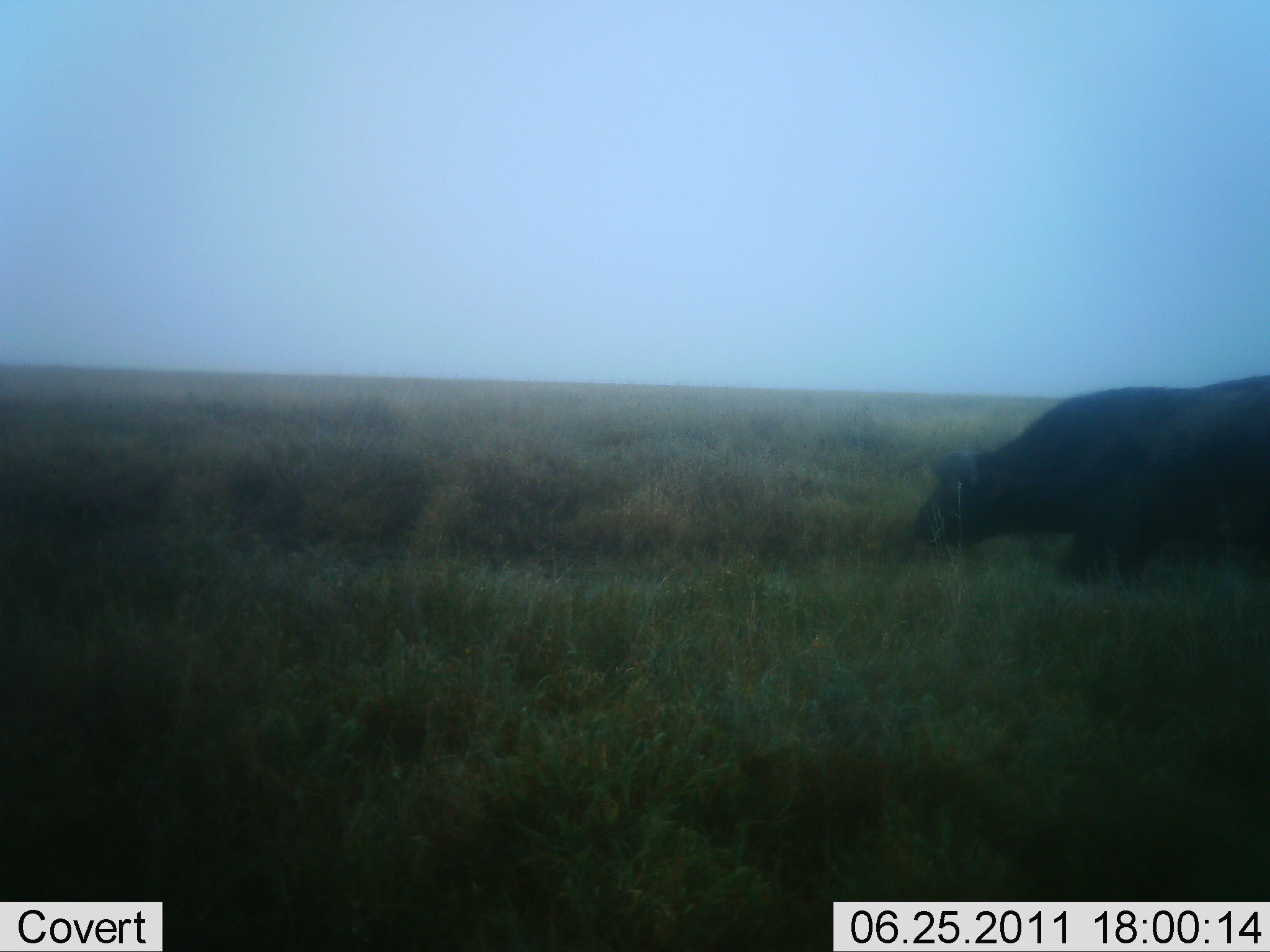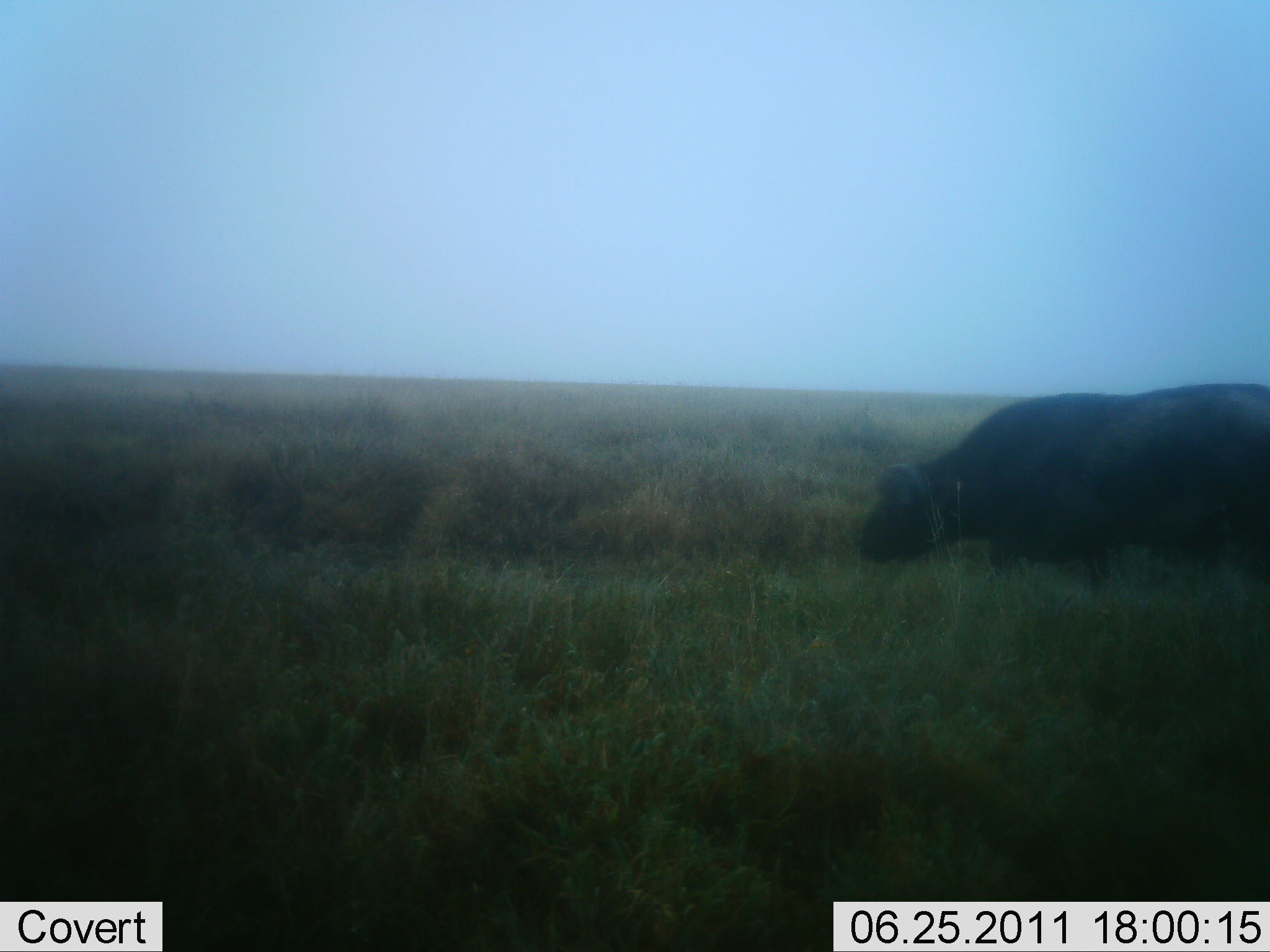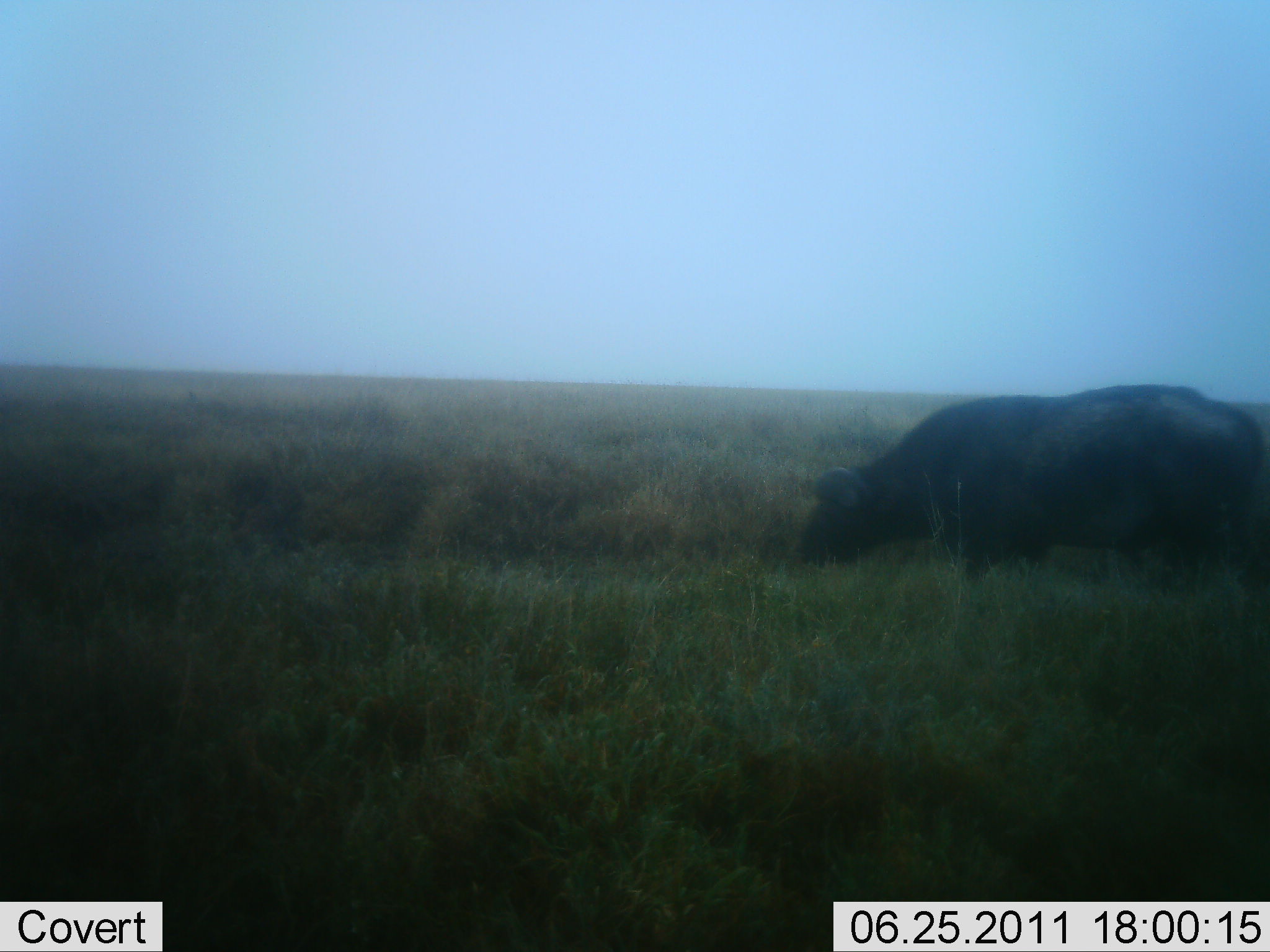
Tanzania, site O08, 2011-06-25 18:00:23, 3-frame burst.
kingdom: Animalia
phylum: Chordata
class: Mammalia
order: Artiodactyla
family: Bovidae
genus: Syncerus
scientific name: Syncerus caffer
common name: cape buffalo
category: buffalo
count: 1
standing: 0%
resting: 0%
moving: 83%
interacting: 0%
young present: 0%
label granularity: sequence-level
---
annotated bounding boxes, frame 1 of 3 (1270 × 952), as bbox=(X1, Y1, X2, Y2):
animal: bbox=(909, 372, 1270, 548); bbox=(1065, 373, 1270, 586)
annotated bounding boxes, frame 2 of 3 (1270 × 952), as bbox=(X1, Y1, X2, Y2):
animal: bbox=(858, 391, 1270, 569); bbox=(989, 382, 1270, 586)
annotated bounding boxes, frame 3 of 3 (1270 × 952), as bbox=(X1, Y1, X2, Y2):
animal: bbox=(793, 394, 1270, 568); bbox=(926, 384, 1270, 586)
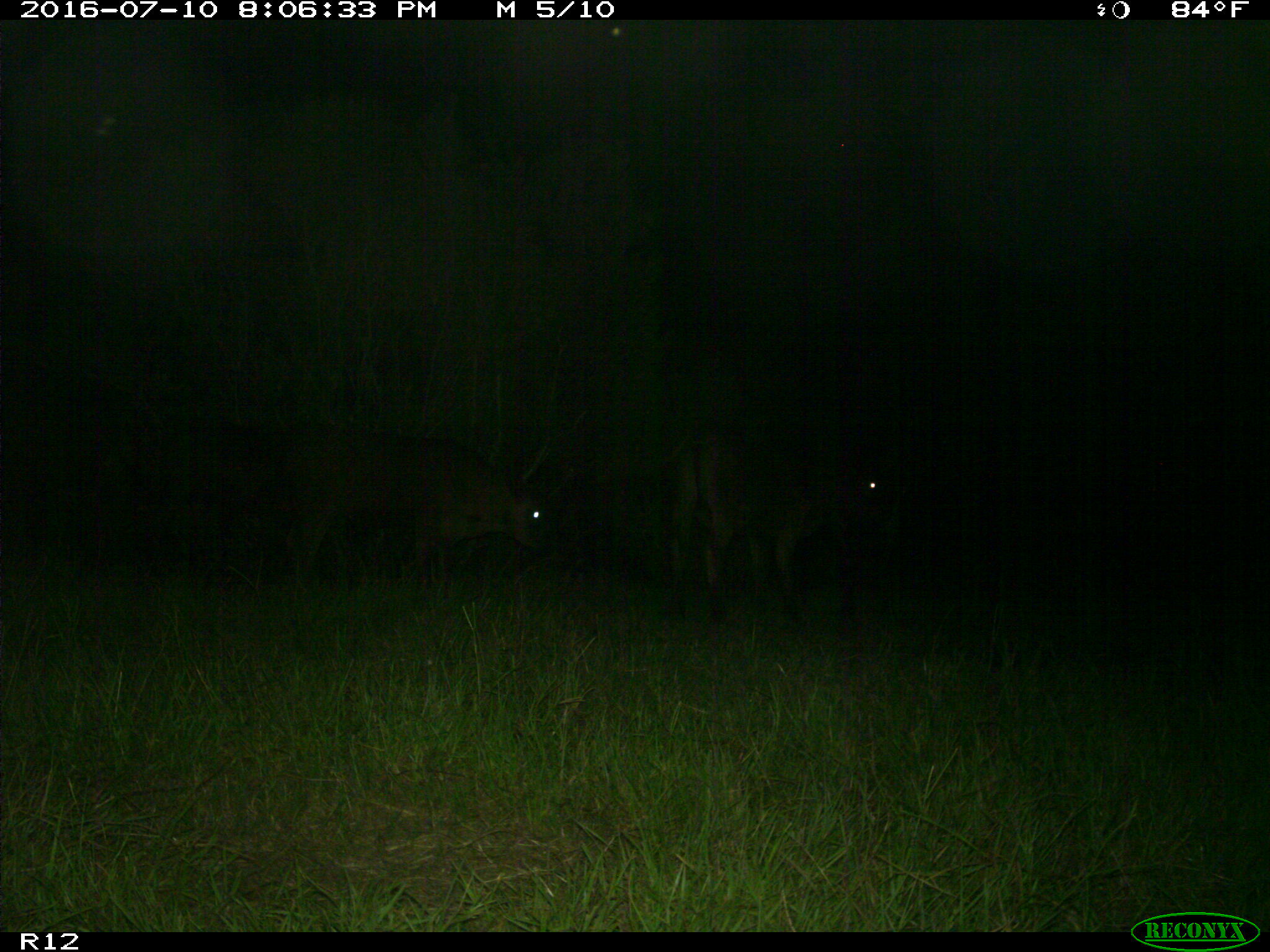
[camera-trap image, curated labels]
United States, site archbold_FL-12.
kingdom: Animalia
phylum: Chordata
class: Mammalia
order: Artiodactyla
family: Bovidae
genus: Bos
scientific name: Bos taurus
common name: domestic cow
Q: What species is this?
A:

WORK TASK: All records above are to be repeated exactly, with the images left out.

RESULT:
Tanzania, site O08, 2011-06-25 18:00:23, 3-frame burst.
kingdom: Animalia
phylum: Chordata
class: Mammalia
order: Artiodactyla
family: Bovidae
genus: Syncerus
scientific name: Syncerus caffer
common name: cape buffalo
category: buffalo
count: 1
standing: 0%
resting: 0%
moving: 83%
interacting: 0%
young present: 0%
label granularity: sequence-level
---
annotated bounding boxes, frame 1 of 3 (1270 × 952), as bbox=(X1, Y1, X2, Y2):
animal: bbox=(909, 372, 1270, 548); bbox=(1065, 373, 1270, 586)
annotated bounding boxes, frame 2 of 3 (1270 × 952), as bbox=(X1, Y1, X2, Y2):
animal: bbox=(858, 391, 1270, 569); bbox=(989, 382, 1270, 586)
annotated bounding boxes, frame 3 of 3 (1270 × 952), as bbox=(X1, Y1, X2, Y2):
animal: bbox=(793, 394, 1270, 568); bbox=(926, 384, 1270, 586)
[camera-trap image, curated labels]
United States, site archbold_FL-12.
kingdom: Animalia
phylum: Chordata
class: Mammalia
order: Artiodactyla
family: Bovidae
genus: Bos
scientific name: Bos taurus
common name: domestic cow
Q: What species is this?
A:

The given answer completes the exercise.